**ABOUT THIS TASK**.
The full text of the records below, minus any pictures, should be given back word for word.

**EXCERPTED RECORDS**.
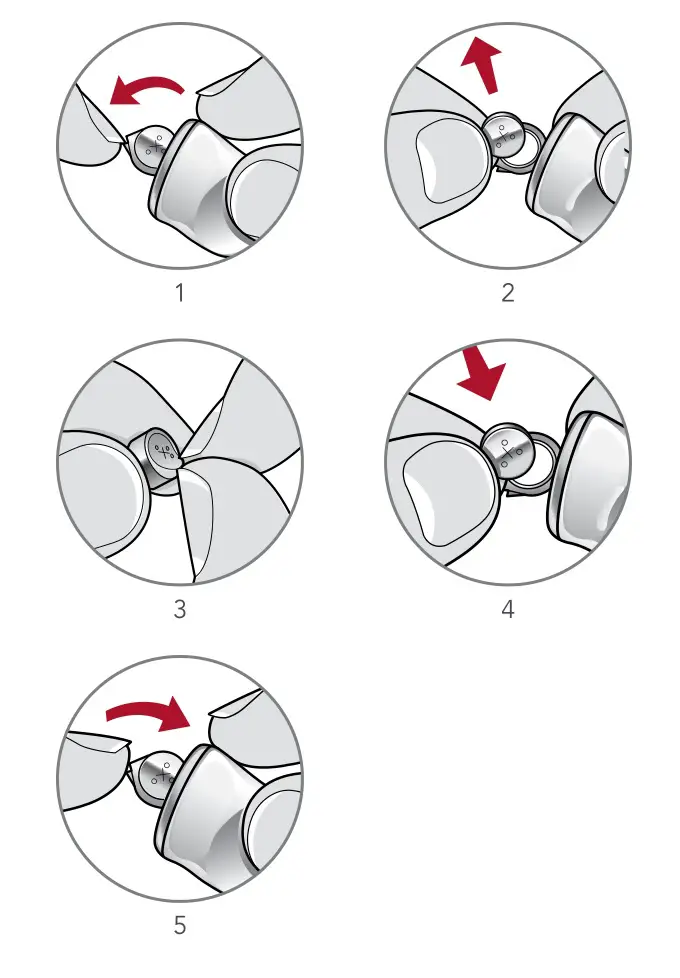 1

2

3

4

5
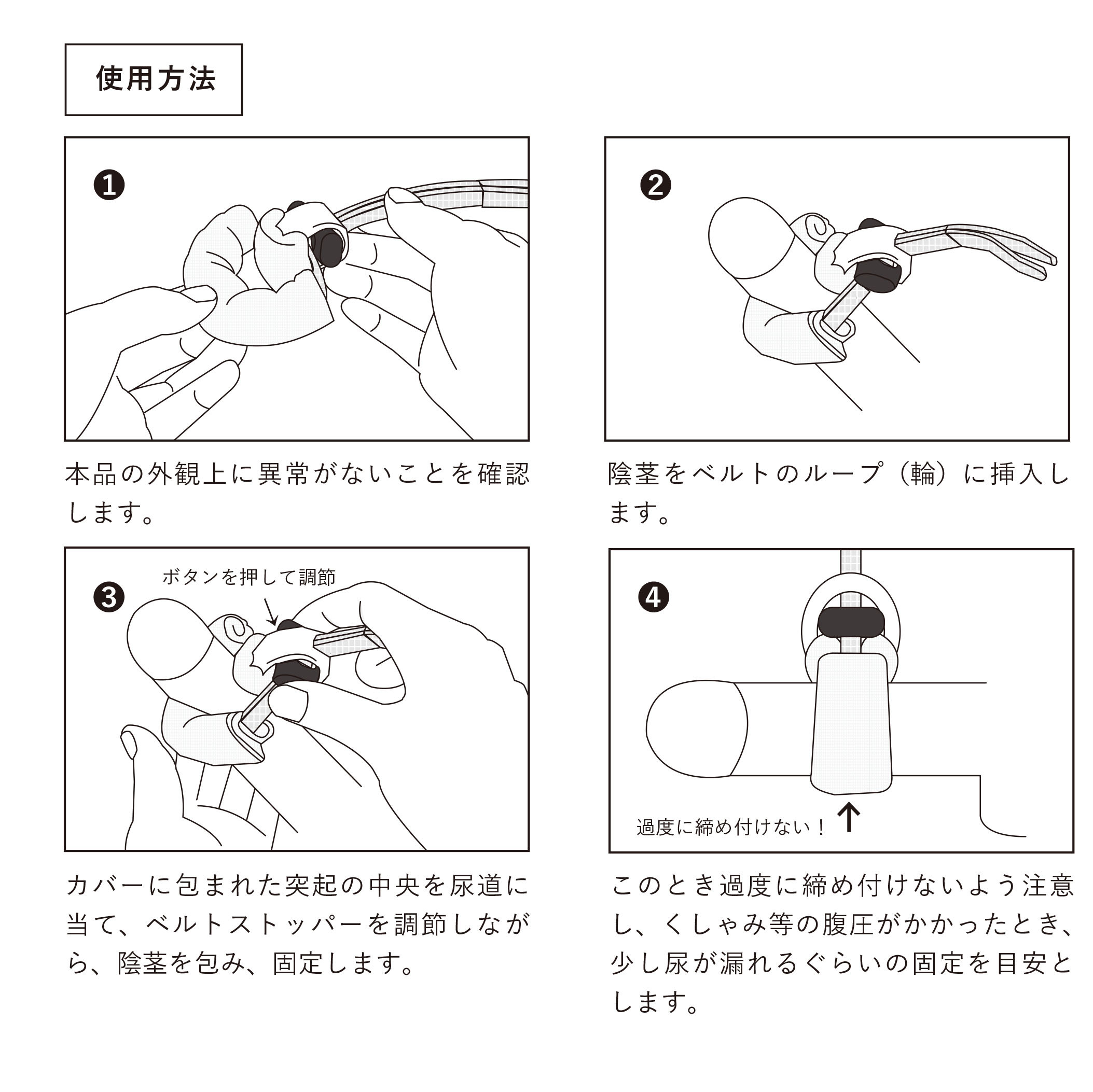 使用方法

❶

本品の外観上に異常がないことを確認します。

❷

陰茎をベルトのループ（輪）に挿入します。

❸

ボタンを押して調節

カバーに包まれた突起の中央を尿道に当て、ベルトストッパーを調節しながら、陰茎を包み、固定します。

❹

過度に締め付けない！

このとき過度に締め付けないよう注意し、くしゃみ等の腹圧がかかったとき、少し尿が漏れるぐらいの固定を目安とします。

**REPLY TO THE TASK**.
 1

2

3

4

5
 使用方法

❶

本品の外観上に異常がないことを確認します。

❷

陰茎をベルトのループ（輪）に挿入します。

❸

ボタンを押して調節

カバーに包まれた突起の中央を尿道に当て、ベルトストッパーを調節しながら、陰茎を包み、固定します。

❹

過度に締め付けない！

このとき過度に締め付けないよう注意し、くしゃみ等の腹圧がかかったとき、少し尿が漏れるぐらいの固定を目安とします。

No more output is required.